Text shown:

* start *

[Author’s note: The following is a letter I sent to DOLLAR RENT A CAR based on an actual recent car rental experience. – TEJ ]
Dear DOLLAR RENT A CAR,
I wanted to tell you about my unforgettable experience that took place when I made the admittedly foolhardy decision to rent a car from DOLLAR RENT A CAR. I had just flown into Albany, NY Airport with plans to see my family and attend my high school’s 50th class reunion, so I needed a car.
Two months before my trip, I made an egregious mistake. I placed a reservation online with DOLLAR RENT A CAR. I selected an economy vehicle. I hope you don’t feel I was being too cheap by not going for your luxury SUV option instead. Anyhoo, my flight into Albany arrived three hours late. This was totally my fault, of course. I had made the reckless decision to try to save a few bucks by flying Southwest Airlines. I’ll never make that mistake again. But I digress.

* end *

Data block:

* start *

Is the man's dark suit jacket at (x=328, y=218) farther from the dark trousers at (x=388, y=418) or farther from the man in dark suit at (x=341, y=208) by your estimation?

* end *

Problem set:
**1)** Condense the paragraph of the rental-car letter above that begins "Two months before my trip" into a shorter version that keeps its main facts.
**2)** Carry on the rental-car letter above, picking up right after its final sentence.

Exercise responses:
**1)** Two months before the trip, I reserved an economy car online with DOLLAR RENT A CAR instead of the luxury SUV. My Southwest Airlines flight, chosen to save a few bucks, reached Albany three hours late.

**2)**
I arrived at your airport rental car counter at 11:30pm – thirty minutes before it closed for the night. The employee at the counter named Tony immediately found my reservation in your system. I only had to wait another 22 minutes for Tony to casually inform me, “Looks like I can’t give you a car. You’re on our DNR LIST.” Perplexed, I asked Tony if I had heard him correctly: “Did you say, I’m on a DNR LIST? What’s that?”
Tony explained in a voice some might mistake as sounding gruff and irritated, but I’m sure was intended to exude warmth and empathy, that it stood for “Do Not Rent.” Like an airline No Fly List but for rental cars. Turns out I had been officially banned from travel with Dollar Rent A Car. I asked, “Can you tell me WHY I am on Dollar’s RENTAL BLACK LIST?”
“That’s DO NOT RENT LIST,” Tony snapped in what probably was a lot cheerier a voice than it sounded. “How the Hell would I know why? Maybe you have a criminal conviction or failed to pay some outstanding speeding tickets.”
“No, Tony, neither of those apply to me,” I calmly explained.
“Well, you must’a did something wrong, fella,” Tony barked, again in the kindest, affirming voice. Tony wrote down a phone number: “Call our DNR department during business hours tomorrow and maybe they can explain why. We’re now officially closed for the night. I gotta go.”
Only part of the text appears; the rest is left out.